> [EXCERPT TO READ]:
--*--
This is Dave Pursell. Regarding Alpine, we will not be adding any completions this year. As a result, you will observe a significant decline in the first year, followed by a gradual moderation in the subsequent years. For the first year, you can expect an annual decline in the mid-30% range, which will then stabilize in the second, third, and fourth years.
Got it. Thank you guys.
Operator
Thank you. Our next question comes from the line of Paul Cheng with Scotia. Your line is open.
Thank you. Good morning. I have two questions. Regarding the $150 million in restructuring savings, do you have a rough estimate of how much will impact the P&L and how much will go toward capital costs?
No, we don't have an estimate of that at this point in time.
Okay. In the Permian for 2020, you're planning to operate five to six rigs. Do you have a breakdown between the Midland and Delaware Basin?
Yes, Paul, this is David Pursell. If you think about it in terms of gross completions, it's about 60% Southern Midland Basin and 40% on the Delaware side.
--*--
> [INFORMATION PROVIDED]:
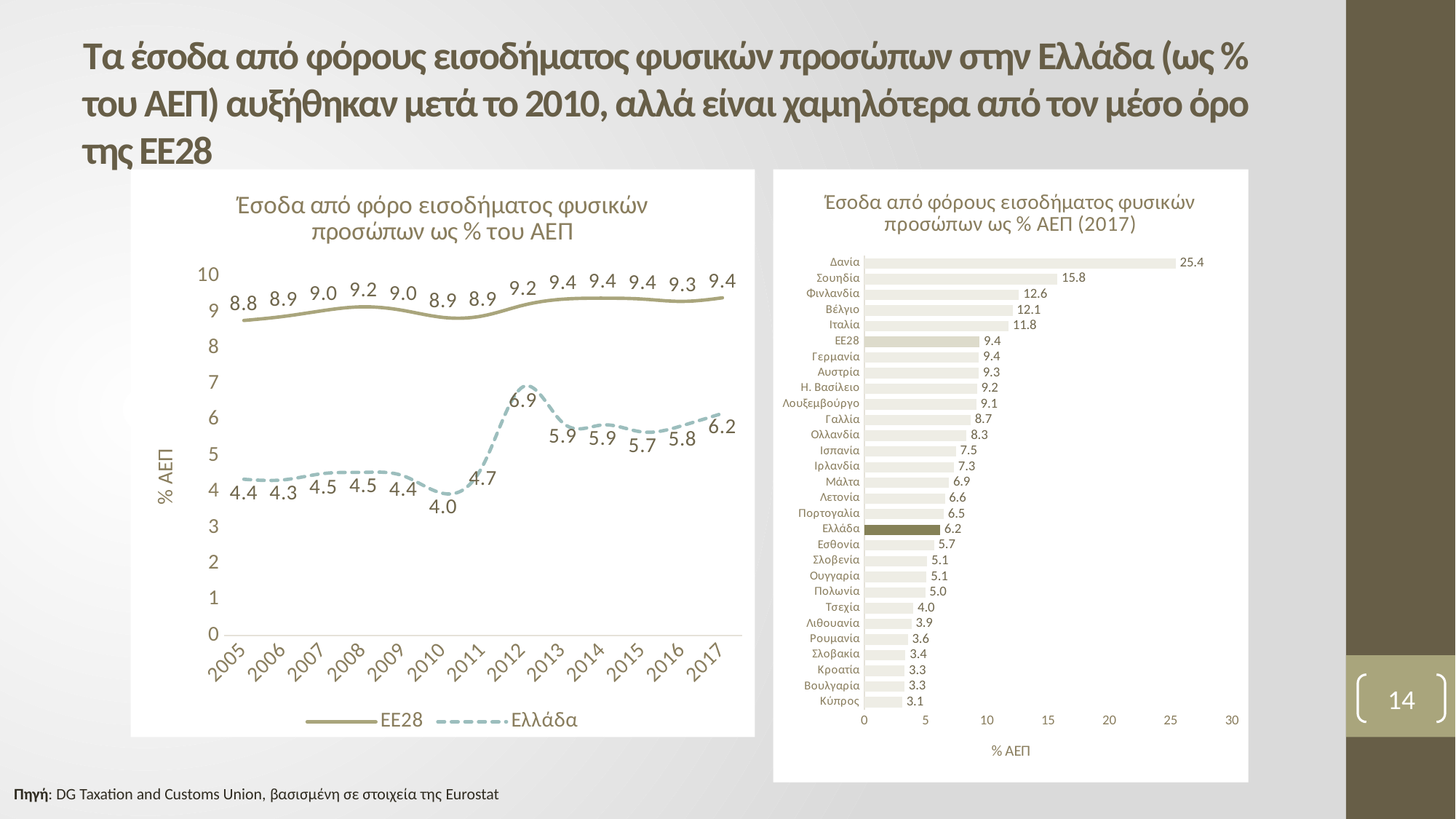
In the right chart, which country has the lowest value? Κύπρος In the right chart, which country has the highest value? Δανία In the left chart, what was the value for ΕΕ28 in 2005? 8.8 In the left chart, in which year was the Ελλάδα series at its lowest? 2010 In the right chart, what is the value for Σουηδία? 15.8 In the left chart, how many years are shown on the x axis? 13 What kind of chart is the left chart? Line chart What kind of chart is the right chart? Bar chart In the left chart, what was the value for Ελλάδα in 2012? 6.9 In the left chart, what is the difference between ΕΕ28 and Ελλάδα in 2017? 3.2 In the right chart, which is larger, the value for Ισπανία or the value for Πορτογαλία? Ισπανία In the left chart, how many series does the legend list? 2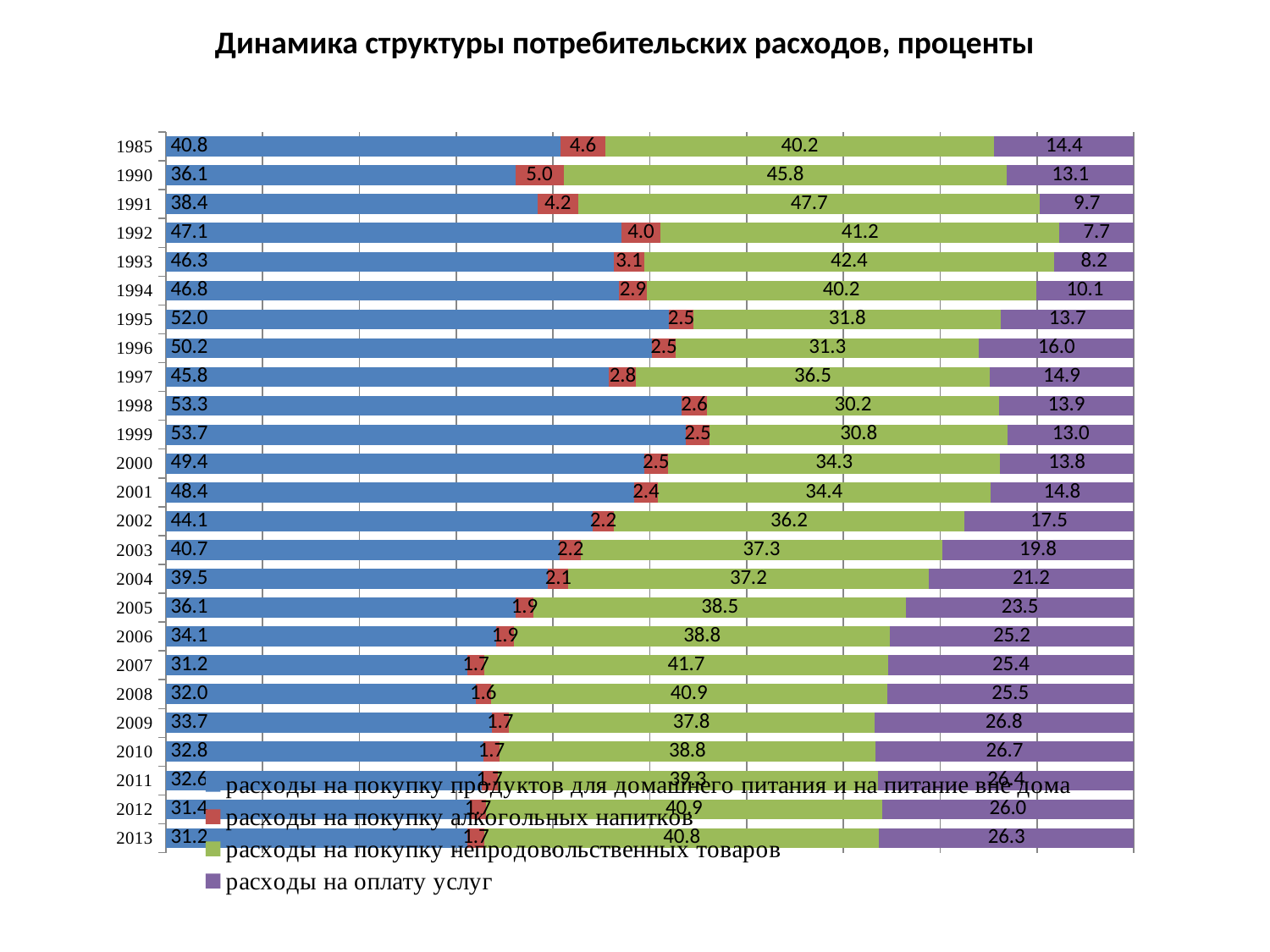
What is the value for расходы на оплату услуг in 2013? 26.3 What is the value for расходы на покупку алкогольных напитков in 1985? 4.6 What kind of chart is shown on the slide? Stacked bar chart What is the value for расходы на покупку продуктов для домашнего питания и на питание вне дома in 1995? 52.0 In which year is the value for расходы на покупку алкогольных напитков the highest? 1990 In which year is the value for расходы на покупку продуктов для домашнего питания и на питание вне дома the highest? 1999 What is the total of the stacked bar for 1985? 100.0 How many years are shown on the vertical axis? 25 In 2005, which is larger: расходы на покупку продуктов для домашнего питания и на питание вне дома or расходы на покупку непродовольственных товаров? расходы на покупку непродовольственных товаров What is the difference between the value for расходы на оплату услуг in 2013 and in 1985? 11.9 In which year is the value for расходы на оплату услуг the lowest? 1992 How many series does the legend list? 4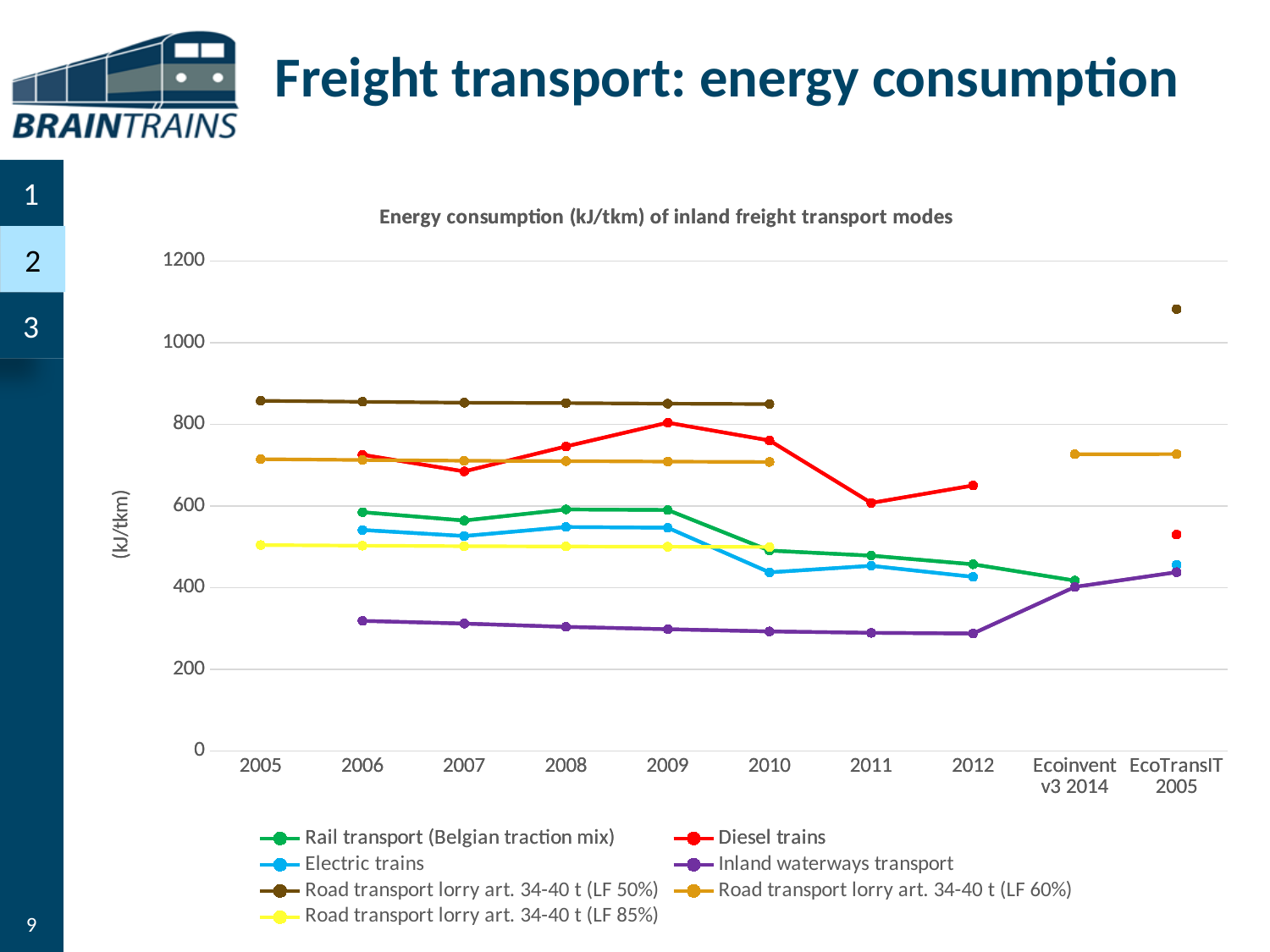
Is the value for Diesel trains in 2011 greater or less than 800? less How many series does the legend list? 7 Is the value for Diesel trains in 2009 greater or less than 600? greater Is the value for Road transport lorry art. 34-40 t (LF 50%) at EcoTransIT 2005 greater or less than 1000? greater In 2012, which is larger: the value for Diesel trains or the value for Rail transport (Belgian traction mix)? Diesel trains Which series has the highest value in 2008? Road transport lorry art. 34-40 t (LF 50%) Which series has the lowest value in 2010? Inland waterways transport Does the value for Inland waterways transport rise or fall from 2006 to 2012? Fall What is the title of the chart? Energy consumption (kJ/tkm) of inland freight transport modes What kind of chart is shown on the slide? Line chart How many categories are shown along the x axis? 10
--*--
> [WHAT THIS EXERCISE ASKS]:
• a. Quote the earnings call transcript word for word, starting at "This is Dave" and ending at "line is open.".
• b. List every percentage figure stated in the earnings call transcript.
• c. Write what comes next in the earnings call transcript, picking up after its final sentence.

> [RESPONSE LIST]:
• a.
This is Dave Pursell. Regarding Alpine, we will not be adding any completions this year. As a result, you will observe a significant decline in the first year, followed by a gradual moderation in the subsequent years. For the first year, you can expect an annual decline in the mid-30% range, which will then stabilize in the second, third, and fourth years.
Got it. Thank you guys.
Operator
Thank you. Our next question comes from the line of Paul Cheng with Scotia. Your line is open.

• b.
- mid-30% (the expected first-year annual decline for Alpine)
- 60% (the share of gross completions in the Southern Midland Basin)
- 40% (the share of gross completions on the Delaware side)

• c.
Okay. A final one for me. North Sea if we look at your portfolio say over the next five years, I mean Suriname is very exciting and Egypt looked like you guys have some high hopes. And it looked like North Sea is probably not necessarily going to receive capital attention from that standpoint. So should we look at North Sea say five years from now you're still considered as a core part of your long-term portfolio? Or that you may need to be revisiting that?
And I think today if you look at what we're doing in the North Sea, I'm quite proud. I mean, we can look out and have three years of pretty stable production between the two. The volumes at barrel are lumpy as we're bringing on subsea tiebacks into our kind of our infrastructure there. 40s is all about the water management program and flattening that decline and managing our cost side. So I think today we look out and quite frankly we've made a lot of progress over the last three to four years on North Sea and the outlook for the next several years looks as good as it's looked from a planning perspective as I've seen in a while.
Okay. But I mean are you going to put more capital into that? Or that essentially has seen some of the maintenance mode?
I mean we're definitely spending capital. In terms of is it an area we're going to go out and try to consolidate and buy more properties and add that, no. But I think we've got a lot of life left in these assets and there's a lot we can do on the cost side. And, Steve, you'd something you want to add?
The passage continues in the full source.